Masci, da commensale delle cene d’estate con Zavarella, Di Piero, l’altro carneade Febbo, può adesso ambire solo a fare il cameriere per servire il panettone a Di Piero ed evitare che si dica che il sindaco non arrivi al panettone. E’ questione di ore. Ma sarà questione di anni per risollevare le sorti di una sedicente Destra tenuta in pugno come una qualsiasi corrente democristiana; costretta a tacere sullo schifo delle mense e degli appalti beffardi; indotta a dividere il silenzio sul sequestro di un palazzo in pieno parco perché della società sequestrata è revisore dei conti il commensale delle cene clandestine; sobillata a sostenere che occorre collaborare con la maggioranza per garantire una caserma dei vigili del fuoco, accodandosi acriticamente alle scelte non della maggioranza, ma solo di pochi o di uno solo della maggioranza. E questa sarebbe la Destra che ambisce a sbarrare il ritorno di Gerosolimo alla guida della città.

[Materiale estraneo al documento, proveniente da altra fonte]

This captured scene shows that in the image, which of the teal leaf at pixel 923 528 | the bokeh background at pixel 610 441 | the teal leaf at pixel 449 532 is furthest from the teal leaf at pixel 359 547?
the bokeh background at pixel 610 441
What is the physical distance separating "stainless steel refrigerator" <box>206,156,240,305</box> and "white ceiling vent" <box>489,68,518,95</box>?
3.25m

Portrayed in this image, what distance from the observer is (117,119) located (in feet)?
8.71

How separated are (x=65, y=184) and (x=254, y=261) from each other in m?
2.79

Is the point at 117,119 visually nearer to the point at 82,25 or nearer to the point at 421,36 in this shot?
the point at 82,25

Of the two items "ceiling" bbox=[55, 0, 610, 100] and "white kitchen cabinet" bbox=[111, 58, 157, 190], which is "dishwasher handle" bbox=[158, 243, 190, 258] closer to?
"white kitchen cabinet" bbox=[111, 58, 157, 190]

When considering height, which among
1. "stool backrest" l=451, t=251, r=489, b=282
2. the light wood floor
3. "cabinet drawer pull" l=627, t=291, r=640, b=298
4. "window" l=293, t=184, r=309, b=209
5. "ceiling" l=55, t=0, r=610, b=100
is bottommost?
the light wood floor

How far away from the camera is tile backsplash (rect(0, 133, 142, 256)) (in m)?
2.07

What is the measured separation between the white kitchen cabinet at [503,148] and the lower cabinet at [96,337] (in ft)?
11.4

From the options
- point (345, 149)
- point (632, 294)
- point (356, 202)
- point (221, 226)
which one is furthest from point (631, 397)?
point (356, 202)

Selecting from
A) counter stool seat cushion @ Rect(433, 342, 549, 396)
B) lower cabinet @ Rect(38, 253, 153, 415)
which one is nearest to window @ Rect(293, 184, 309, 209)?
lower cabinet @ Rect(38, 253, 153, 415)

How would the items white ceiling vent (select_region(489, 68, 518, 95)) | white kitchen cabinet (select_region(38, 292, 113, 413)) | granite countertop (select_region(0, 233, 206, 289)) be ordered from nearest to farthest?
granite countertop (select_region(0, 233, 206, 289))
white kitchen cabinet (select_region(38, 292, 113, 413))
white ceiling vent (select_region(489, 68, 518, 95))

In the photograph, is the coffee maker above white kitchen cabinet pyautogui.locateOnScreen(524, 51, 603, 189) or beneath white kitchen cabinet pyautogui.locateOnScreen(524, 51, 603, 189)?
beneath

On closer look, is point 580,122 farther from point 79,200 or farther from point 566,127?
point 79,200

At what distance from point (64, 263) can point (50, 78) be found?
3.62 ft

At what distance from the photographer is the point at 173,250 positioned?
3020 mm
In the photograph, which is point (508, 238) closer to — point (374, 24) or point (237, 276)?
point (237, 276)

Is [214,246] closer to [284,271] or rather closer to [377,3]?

Queste sono le ore delle dietrologie e delle fregnacce a gogò, compresa quella che vede nella crisi attuale un modo per aprire la porta a soluzioni di comodo per Gerosolimo nel Cogesa (l’eterna ossessione della discarica e dell’impianto, che continua a rubare terreno e a inquinare). Ma perché? Chi l’ha mai chiusa quella porta? I Fratelli d’Italia che escono come quaglie da questa agonia di finta opposizione? Portino il panettone a Di Piero, se possibile quello farcito, per ricordargli il tempo del Fronte della Gioventù, come si fa davanti al camino, quando si esaminano i tanti passaggi di una vita mediocre.
Quanto al revisore Di Benedetto, capogruppo del PD, riveda un po’ di più: per esempio riconsideri che se negli ultimi diciotto mesi ha fatto parte di una maggioranza è perchè glielo ha consentito Andrea Gerosolimo, che di quella maggioranza è stato il primo sostenitore e il migliore beneficiario. E quindi lo ringrazi, come i veri Sulmonesi non faranno mai.